**What the task asks**: Quote from the article on educating girls the part that opens with the words containing "October 11 is" and closes with "power they discover.".

--- Source passage Enclosed Below ---

The unexpected benefits that come with educating girls.

By Craig and Marc Kielburger

 

October 11 is International Day of the Girl Child

What if we told you that you could simultaneously reduce poverty, counter radicalism, fight climate change, improve the health of entire communities, and increase the global food supply? All of that, with just one investment.

That’s the power of girls’ education. Girls could be the world’s best bet.

Despite incredible progress over the past two decades, there are still 15 million primary-school-age girls who will never see the inside of a classroom. Closing that gender gap is the right thing to do—full stop. But beyond moral pleas for equality, there’s also a logical proposition here. Girls have the power to shift the needle on some of our greatest global problems. The more researchers study the impact of equal education, the more surprising and transformative girl power they discover.

Educating girls can be an antidote to militancy and radicalism. In developing countries, the more education women have, the less likely they are to express support for terrorist groups like the Taliban. Women’s support for radicals is statistically lower than men’s with the same level of education. University of Maryland researchers discovered this with a survey conducted in Pakistan.

As the world reels from devastating hurricanes and tornadoes (even in Ottawa, of all places), girls may be our greatest hope in the fight against climate change. When girls get an education, they have more influence over family and community actions, and are more likely to hold leadership positions to influence national policy. In their communities, countries, and internationally, women are more likely to engage in measures for climate change adaptation, and to support climate policies like reducing carbon emissions and investing in renewable energy.

For every additional year of schooling that girls receive, their home country’s resilience to climate disasters also increases, according to a study by The Brookings Institution, a Washington public policy think tank. And, the more women a country has in its legislature, the more likely that country is to join international environmental treaties. For women to get into politics, girls need to go to school.

--- End of Enclosed Source passage ---
--- Records supplied Enclosed Below ---

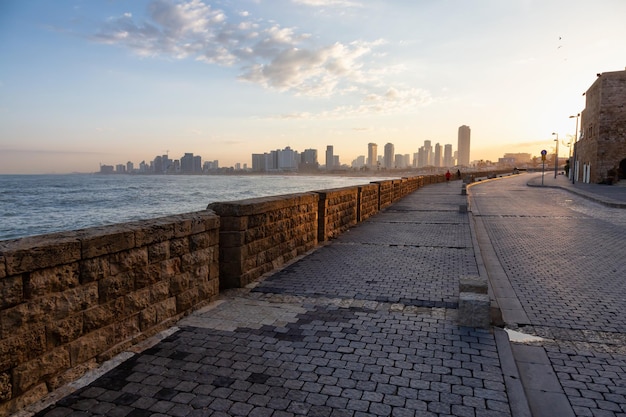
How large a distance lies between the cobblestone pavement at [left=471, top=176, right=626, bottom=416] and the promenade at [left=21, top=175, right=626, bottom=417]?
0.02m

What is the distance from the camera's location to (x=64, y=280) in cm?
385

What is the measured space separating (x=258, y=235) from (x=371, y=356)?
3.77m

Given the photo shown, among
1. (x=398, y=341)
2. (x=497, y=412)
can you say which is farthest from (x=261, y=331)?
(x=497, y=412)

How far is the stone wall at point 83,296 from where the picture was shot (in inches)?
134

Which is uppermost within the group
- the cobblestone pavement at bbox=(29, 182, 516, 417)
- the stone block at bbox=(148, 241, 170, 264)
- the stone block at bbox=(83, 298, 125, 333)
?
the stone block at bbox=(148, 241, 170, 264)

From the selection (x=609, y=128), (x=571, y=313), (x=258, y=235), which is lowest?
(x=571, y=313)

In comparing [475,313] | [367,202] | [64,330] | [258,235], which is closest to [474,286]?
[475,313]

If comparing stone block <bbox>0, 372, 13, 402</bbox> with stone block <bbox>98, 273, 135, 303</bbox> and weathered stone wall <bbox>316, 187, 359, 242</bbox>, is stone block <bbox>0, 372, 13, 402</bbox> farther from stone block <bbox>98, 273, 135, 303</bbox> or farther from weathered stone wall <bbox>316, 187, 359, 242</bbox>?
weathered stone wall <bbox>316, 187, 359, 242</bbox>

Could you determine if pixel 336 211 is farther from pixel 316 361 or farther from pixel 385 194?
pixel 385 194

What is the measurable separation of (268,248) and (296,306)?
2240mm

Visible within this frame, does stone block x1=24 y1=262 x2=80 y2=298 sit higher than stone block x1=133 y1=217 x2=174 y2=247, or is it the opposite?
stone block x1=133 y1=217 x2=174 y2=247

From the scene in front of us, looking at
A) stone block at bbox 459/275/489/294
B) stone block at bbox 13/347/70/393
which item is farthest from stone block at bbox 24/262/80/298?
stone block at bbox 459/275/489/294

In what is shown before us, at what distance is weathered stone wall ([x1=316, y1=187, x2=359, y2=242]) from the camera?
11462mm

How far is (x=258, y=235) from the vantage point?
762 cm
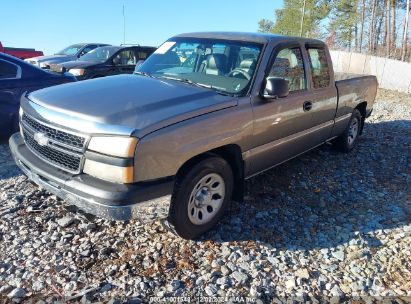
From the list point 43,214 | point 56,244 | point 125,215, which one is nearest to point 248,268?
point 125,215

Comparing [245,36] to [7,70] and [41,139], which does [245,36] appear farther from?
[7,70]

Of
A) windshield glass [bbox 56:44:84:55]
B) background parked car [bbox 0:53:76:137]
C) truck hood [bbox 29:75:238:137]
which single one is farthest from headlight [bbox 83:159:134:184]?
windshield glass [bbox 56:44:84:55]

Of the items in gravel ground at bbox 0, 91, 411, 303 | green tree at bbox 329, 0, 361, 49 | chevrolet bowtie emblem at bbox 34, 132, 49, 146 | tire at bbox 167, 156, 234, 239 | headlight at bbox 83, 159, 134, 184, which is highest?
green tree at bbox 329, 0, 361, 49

--- End of Enclosed Records supplied ---

**Completed task**:
October 11 is International Day of the Girl Child

What if we told you that you could simultaneously reduce poverty, counter radicalism, fight climate change, improve the health of entire communities, and increase the global food supply? All of that, with just one investment.

That’s the power of girls’ education. Girls could be the world’s best bet.

Despite incredible progress over the past two decades, there are still 15 million primary-school-age girls who will never see the inside of a classroom. Closing that gender gap is the right thing to do—full stop. But beyond moral pleas for equality, there’s also a logical proposition here. Girls have the power to shift the needle on some of our greatest global problems. The more researchers study the impact of equal education, the more surprising and transformative girl power they discover.